= Genie Sheppard =

British militant suffragette

A Suffragette being force fed, in a contemporary poster

Genie Sheppard (7 October 1863 - 10 April 1953) was a member of the Women's Social and Political Union (WSPU) and militant suffragette who in prison went on hunger strike where she was force-fed for which action she received the WSPU's Hunger Strike Medal.

She was born as Eugenie Sheppard in 1863 in Dudley in Worcestershire, the youngest of four children born to Ellen née King (1829-) and Thomas Sheppard (1829-1904), an ironmonger and town councillor in Dudley. By 1891 she was a student boarding at 8 Regent Terrace in Cambridge while studying medicine at the University of Cambridge. The 1901 Census lists her and her older sister Amy Sheppard as Medical Practitioners lodging at 13 Upper Berkeley Street in Marylebone in London. She was arrested at a demonstration in the West End of London in 1912 during which she and other suffragettes smashed windows with stones and hammers.

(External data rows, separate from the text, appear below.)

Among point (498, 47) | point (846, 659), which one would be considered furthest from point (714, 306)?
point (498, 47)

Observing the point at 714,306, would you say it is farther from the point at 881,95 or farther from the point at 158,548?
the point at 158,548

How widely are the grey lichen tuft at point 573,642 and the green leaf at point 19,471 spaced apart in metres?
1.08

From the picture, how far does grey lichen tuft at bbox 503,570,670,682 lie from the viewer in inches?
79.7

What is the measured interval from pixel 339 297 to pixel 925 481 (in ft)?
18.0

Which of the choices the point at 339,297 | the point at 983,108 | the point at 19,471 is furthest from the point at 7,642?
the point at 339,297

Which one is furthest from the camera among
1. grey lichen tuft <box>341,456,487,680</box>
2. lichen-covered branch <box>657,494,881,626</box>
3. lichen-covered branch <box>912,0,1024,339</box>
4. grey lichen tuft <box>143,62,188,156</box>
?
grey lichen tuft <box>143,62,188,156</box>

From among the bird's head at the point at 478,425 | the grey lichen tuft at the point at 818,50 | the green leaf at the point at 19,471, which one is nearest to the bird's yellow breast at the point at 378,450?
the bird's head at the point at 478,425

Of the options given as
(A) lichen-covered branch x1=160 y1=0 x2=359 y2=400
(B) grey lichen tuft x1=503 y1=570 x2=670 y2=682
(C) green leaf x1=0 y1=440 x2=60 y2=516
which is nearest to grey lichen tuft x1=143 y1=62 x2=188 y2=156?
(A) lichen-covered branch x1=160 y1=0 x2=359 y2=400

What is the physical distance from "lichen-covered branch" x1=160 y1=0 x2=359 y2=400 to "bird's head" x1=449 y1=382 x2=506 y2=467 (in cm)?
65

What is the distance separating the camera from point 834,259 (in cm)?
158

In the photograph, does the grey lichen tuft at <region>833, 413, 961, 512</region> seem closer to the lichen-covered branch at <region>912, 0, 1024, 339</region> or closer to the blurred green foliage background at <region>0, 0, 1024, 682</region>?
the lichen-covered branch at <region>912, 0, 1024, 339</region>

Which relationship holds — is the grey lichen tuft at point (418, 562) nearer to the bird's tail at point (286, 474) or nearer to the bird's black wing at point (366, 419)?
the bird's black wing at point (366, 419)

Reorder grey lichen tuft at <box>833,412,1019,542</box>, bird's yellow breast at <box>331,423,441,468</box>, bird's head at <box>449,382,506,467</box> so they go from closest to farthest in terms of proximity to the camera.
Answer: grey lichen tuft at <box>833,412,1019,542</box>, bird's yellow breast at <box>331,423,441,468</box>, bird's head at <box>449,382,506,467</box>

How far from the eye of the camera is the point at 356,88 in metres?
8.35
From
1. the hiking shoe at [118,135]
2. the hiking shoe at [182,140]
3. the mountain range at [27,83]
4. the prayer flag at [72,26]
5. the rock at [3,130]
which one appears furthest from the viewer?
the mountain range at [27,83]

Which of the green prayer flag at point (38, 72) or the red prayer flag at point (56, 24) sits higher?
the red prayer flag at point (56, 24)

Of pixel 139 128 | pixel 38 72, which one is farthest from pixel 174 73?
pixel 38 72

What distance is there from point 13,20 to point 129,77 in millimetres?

On being imprisoned in Holloway Prison Dr. Sheppard went on hunger strike and was force-fed. On her release Sheppard received the Hunger Strike Medal from the leadership of the WSPU. The medal is engraved with the words: "Fed by Force 1/3/12".

She was one of 68 women, among them Emily Davison, who added their signatures or initials to The Suffragette Handkerchief embroidered by prisoners in Holloway in March 1912, and kept until 1950 by Mary Ann Hilliard, and still available to view at the Priest House, West Hoathly.

By 1939 Dr. Sheppard was residing at Sevenoaks in Kent. She died in Tonbridge in Kent in 1953, leaving £20202 in her will. She never married.